People should use similar precautions as they would in any non-chlorinated surface water. People and pets are advised to minimize contact with and avoid ingestion of the lakewater. Non-contact recreation, such as boating, fishing and sunbathing, should not result in problems. However, activities such as swimming, jet skiing and water skiing are not recommended due to a higher potential for ingestion of lake water.

The state will begin sampling the lake’s water weekly throughout the summer to monitor levels of microcystin. Ohio EPA is monitoring the lake’s conditions in conjunction with the Celina public water system, Ohio Department of Natural Resources, Ohio Department of Health and the Centers for Disease Control and Prevention.

Most of the algae present in the lake is a bluegreen algae called Planktothrix, which produces a microcystin toxin that potentially can cause skins rashes from dermal (skin) contact; sore throat, runny eyes and nose or allergic reactions from inhaling water droplets; and gastro-intestinal distress (vomiting, diarrhea) from swallowing the water. It also can be toxic to the liver and kidneys if ingested in significant quantities.

It also is a neurotoxin that can cause weakness or dizziness, breathing difficulty and convulsions. Further, it can sometimes cause death in small animals, such as dogs, that ingest water containing microcystin toxin.

On Thursday, Ohio EPA, Ohio Department of Natural Resources and Ohio Department of Health urged people to be cautious and minimize their contact with the lake’s water while recreating this weekend. That advisory remains in place for recreational activities, such as boating, skiing and swimming.
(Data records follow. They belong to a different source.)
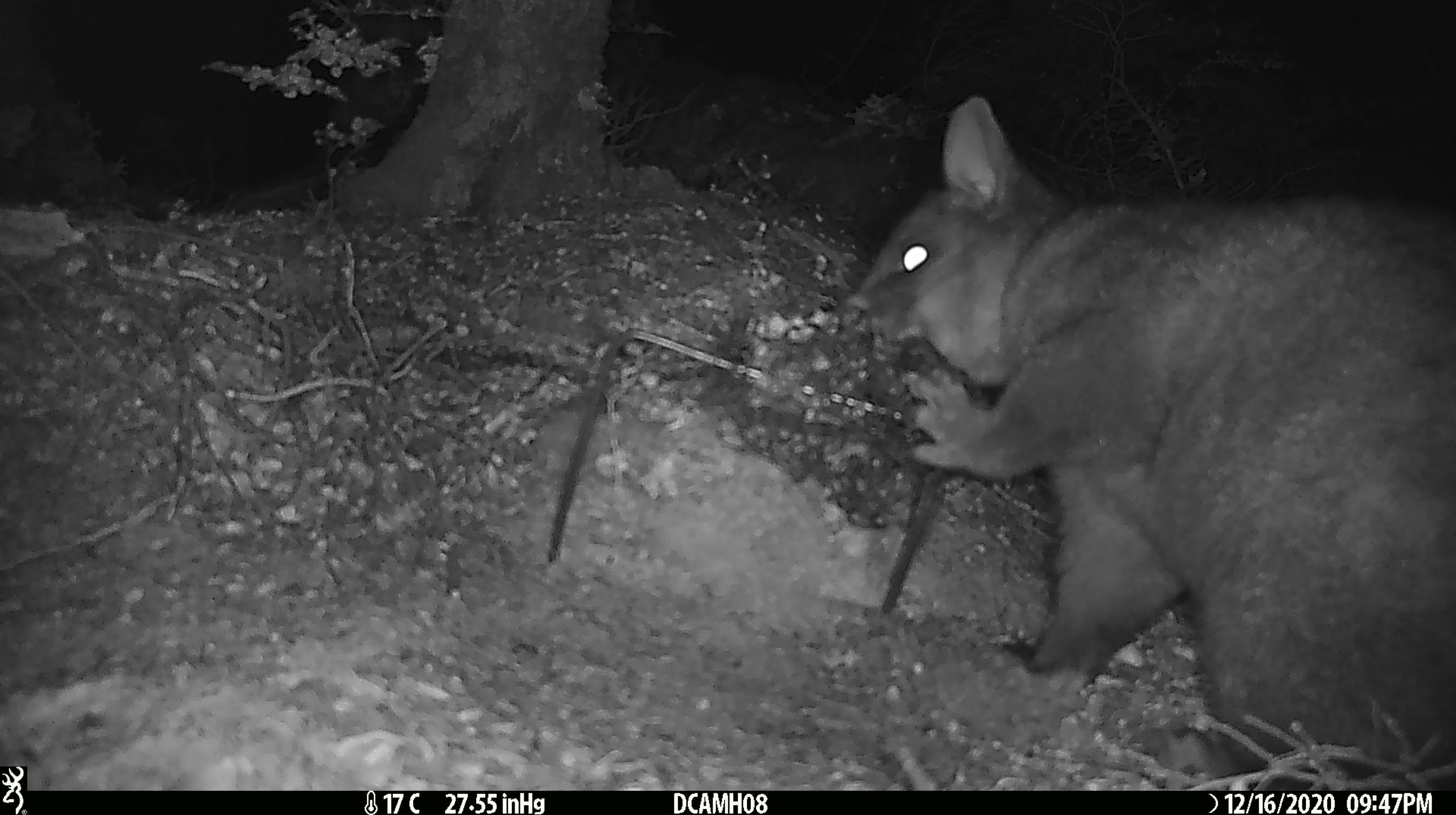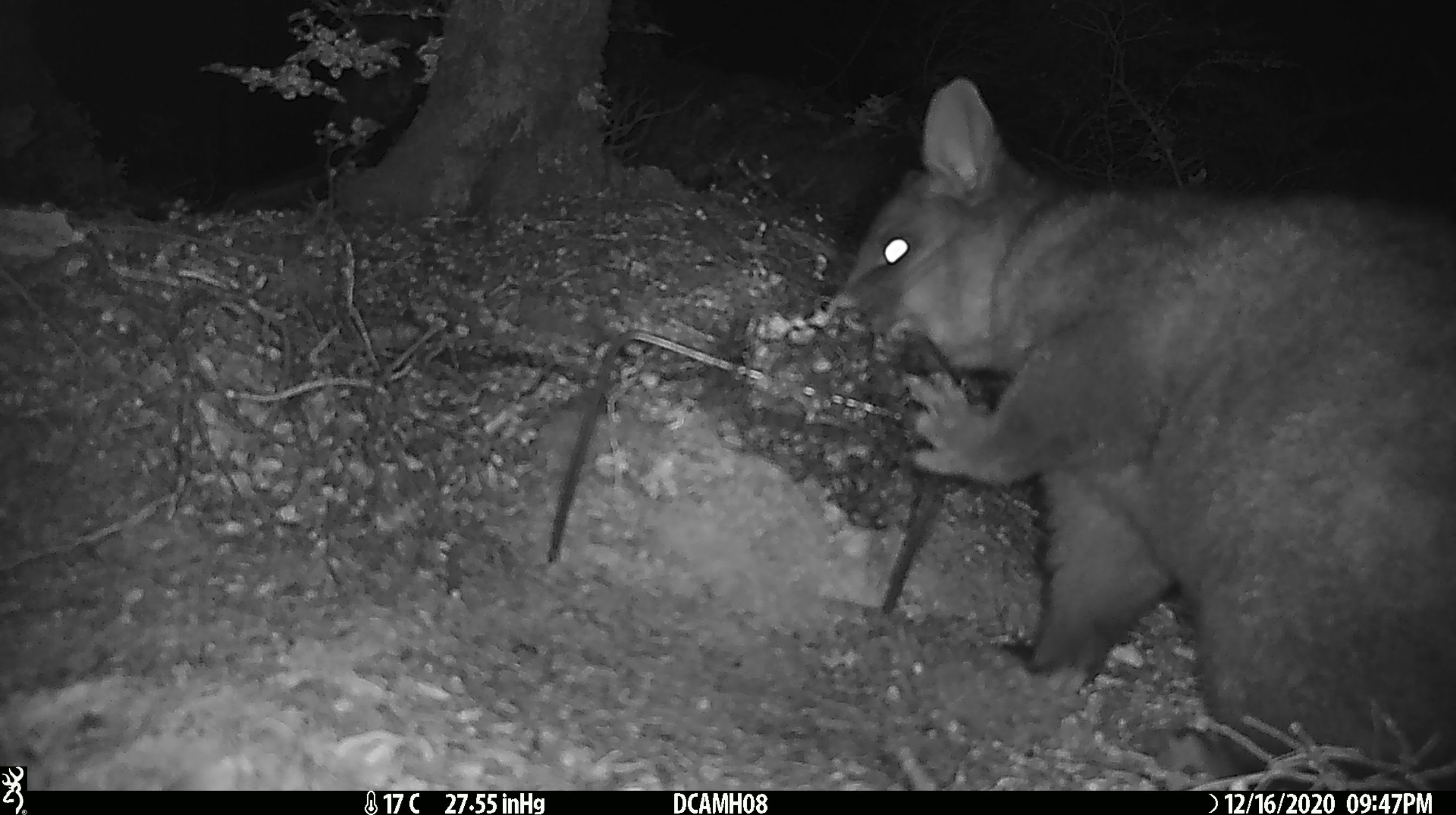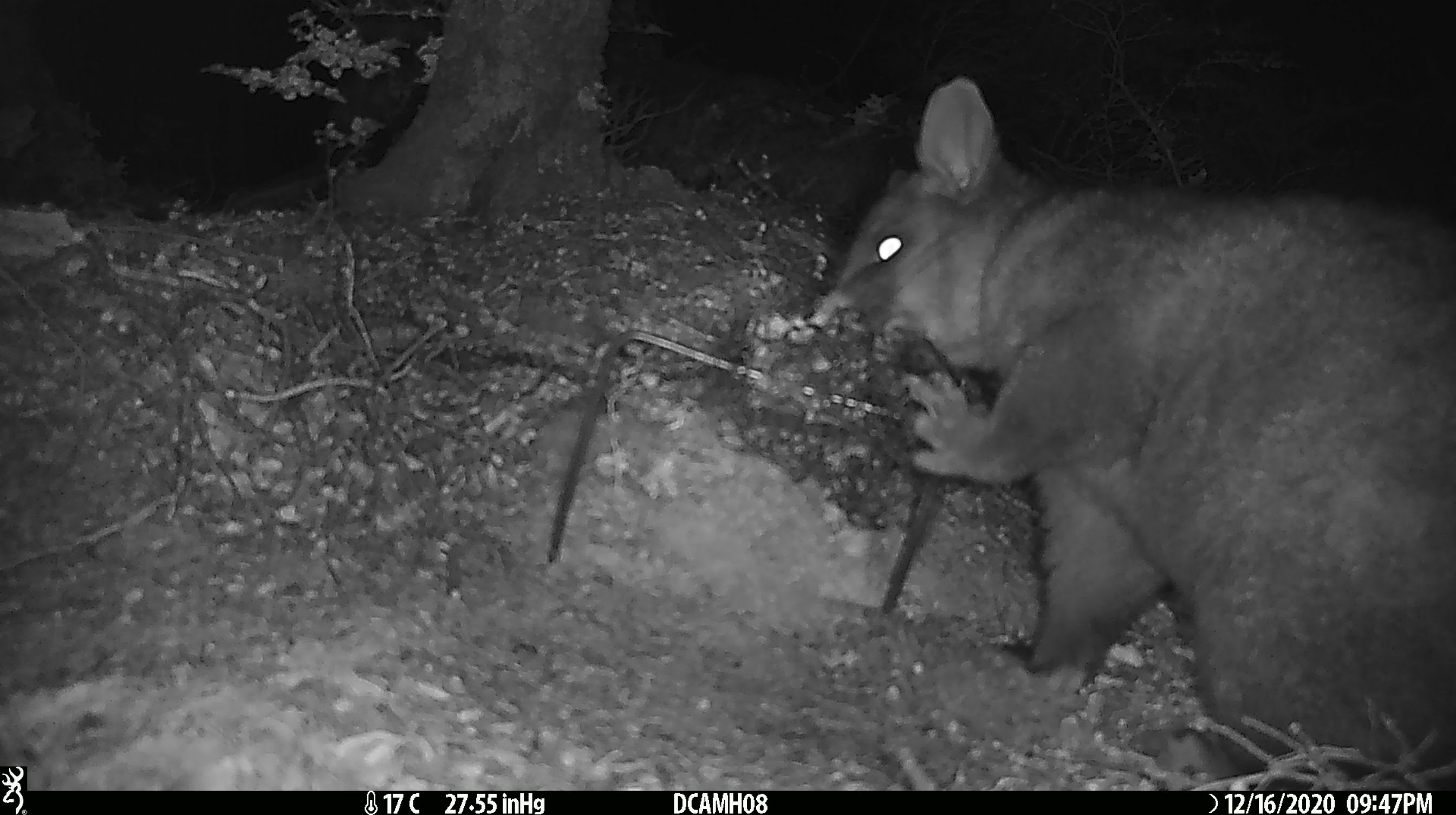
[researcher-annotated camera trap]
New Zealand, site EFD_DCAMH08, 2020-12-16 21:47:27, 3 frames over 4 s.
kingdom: Animalia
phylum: Chordata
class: Mammalia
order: Diprotodontia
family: Phalangeridae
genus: Trichosurus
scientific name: Trichosurus vulpecula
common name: common brushtail possum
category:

Additional information is available at the following Web links: The Great Lakes Sea Grant Extension Office at; and the Centers for Disease Control at

Blah, blah, blah. You know, if you go swimming in a lake, you're probably going to ingest a whole bunch of unhealthy stuff ... some of which might include bluegreen algae. It's a lake! And news flash ... if you drink a couple gallons of lake water, you'll probably get sick. Now where are those water skis?

Also: As a friend pointed out, since when does the World Health Organization set our standards?

1 comment:

  1. Evryone who has ever been to Grand Lake St. Marys KNOWS that the lake has been Dirty for 40+ Years. Come on... Just be smart a little common sense.